Les laboratoires pharmaceutiques paieraient cher pour avoir accès aux données de santé de l'assurance maladie. | Kendal James via Unsplash
Les laboratoires pharmaceutiques paieraient cher pour avoir accès aux données de santé de l'assurance maladie. | Kendal James via Unsplash

La big data en santé, une mine d'or de 12 milliards d'euros pour la Grande-Bretagne

La NHS est assise sur un trésor convoité par l'industrie pharmaceutique.

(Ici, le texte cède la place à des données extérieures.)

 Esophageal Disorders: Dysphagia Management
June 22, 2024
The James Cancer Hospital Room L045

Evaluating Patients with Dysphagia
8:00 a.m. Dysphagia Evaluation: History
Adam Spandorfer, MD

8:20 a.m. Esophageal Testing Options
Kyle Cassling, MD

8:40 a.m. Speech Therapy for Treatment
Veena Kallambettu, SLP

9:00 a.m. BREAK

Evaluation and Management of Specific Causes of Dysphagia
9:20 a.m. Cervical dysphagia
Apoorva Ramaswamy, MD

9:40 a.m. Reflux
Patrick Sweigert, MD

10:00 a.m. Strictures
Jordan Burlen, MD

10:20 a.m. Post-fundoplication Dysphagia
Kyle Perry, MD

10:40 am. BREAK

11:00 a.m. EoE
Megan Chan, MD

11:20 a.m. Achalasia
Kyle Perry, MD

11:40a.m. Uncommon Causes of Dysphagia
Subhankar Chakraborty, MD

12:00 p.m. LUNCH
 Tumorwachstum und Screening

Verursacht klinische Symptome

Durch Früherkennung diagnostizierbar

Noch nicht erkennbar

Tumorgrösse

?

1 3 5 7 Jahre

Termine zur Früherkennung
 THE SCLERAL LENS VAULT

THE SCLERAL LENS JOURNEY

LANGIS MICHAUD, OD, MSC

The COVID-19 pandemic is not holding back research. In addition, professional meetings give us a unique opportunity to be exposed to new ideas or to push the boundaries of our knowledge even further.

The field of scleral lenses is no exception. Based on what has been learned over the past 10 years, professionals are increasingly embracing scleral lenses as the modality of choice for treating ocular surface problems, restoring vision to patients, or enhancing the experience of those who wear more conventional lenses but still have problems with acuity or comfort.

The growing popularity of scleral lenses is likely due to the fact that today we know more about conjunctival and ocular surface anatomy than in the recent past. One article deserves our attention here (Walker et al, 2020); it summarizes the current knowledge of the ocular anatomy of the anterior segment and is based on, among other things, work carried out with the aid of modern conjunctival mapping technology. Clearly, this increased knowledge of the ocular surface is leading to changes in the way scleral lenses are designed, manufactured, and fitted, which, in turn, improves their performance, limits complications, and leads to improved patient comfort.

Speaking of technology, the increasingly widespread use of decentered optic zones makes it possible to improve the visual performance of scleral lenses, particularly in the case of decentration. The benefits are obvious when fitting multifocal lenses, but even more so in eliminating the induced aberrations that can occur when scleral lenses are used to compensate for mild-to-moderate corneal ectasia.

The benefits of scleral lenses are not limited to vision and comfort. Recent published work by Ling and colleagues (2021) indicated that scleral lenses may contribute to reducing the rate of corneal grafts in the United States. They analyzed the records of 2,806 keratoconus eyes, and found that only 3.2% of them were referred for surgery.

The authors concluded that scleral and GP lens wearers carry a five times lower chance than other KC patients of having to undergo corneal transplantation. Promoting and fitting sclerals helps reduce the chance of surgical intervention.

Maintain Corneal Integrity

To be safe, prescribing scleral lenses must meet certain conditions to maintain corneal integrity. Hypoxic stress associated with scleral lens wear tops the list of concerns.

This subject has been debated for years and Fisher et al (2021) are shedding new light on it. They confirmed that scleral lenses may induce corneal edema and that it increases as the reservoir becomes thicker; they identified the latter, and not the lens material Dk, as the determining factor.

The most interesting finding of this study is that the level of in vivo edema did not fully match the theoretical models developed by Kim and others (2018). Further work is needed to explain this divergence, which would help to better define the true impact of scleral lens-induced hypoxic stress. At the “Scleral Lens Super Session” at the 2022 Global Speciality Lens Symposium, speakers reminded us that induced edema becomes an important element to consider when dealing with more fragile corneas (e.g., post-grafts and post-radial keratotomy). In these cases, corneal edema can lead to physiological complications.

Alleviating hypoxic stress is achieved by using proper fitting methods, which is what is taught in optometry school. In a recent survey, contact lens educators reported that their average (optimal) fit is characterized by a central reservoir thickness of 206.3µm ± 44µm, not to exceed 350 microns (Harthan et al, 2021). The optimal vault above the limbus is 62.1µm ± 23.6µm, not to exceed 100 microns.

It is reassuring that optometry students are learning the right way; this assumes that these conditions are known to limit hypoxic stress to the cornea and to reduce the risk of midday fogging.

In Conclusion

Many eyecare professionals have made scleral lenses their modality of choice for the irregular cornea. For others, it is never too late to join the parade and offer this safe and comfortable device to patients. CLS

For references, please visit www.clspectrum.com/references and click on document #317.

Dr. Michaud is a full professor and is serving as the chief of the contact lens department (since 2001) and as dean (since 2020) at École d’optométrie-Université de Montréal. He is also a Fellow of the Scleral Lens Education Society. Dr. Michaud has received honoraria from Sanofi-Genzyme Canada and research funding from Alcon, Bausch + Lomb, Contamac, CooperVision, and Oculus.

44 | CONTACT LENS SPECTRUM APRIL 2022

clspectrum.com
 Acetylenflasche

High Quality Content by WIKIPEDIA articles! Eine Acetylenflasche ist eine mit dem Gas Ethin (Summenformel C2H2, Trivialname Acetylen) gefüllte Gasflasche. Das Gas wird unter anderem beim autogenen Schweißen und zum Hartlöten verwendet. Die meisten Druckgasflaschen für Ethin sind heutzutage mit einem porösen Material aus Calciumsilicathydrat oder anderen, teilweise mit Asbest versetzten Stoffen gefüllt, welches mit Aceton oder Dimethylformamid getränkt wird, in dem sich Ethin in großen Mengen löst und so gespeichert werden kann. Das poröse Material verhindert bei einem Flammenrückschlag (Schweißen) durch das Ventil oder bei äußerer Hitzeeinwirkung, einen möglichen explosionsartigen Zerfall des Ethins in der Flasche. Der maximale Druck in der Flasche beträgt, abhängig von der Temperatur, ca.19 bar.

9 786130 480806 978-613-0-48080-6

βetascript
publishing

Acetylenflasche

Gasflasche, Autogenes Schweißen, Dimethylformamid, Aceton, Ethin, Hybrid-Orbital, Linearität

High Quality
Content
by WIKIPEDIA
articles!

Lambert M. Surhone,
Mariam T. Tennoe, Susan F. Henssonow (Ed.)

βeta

Des radios, des bilans sanguins, des examens du cœur, du cerveau, du foie, des tests génétiques, des résultats individuels ou en cohorte: les services de santé nationaux –la Sécurité sociale en France ou la National Health Service (NHS) en Grande-Bretagne– ont la main sur une somme colossale de données personnelles de santé.

Big data et gros profits

Celles-ci intéressent au plus haut point l'industrie pharmaceutique. C'est avec cette big data que ses acteurs nourrissent l'appétit aiguisé des intelligences artificelles et du machine learning.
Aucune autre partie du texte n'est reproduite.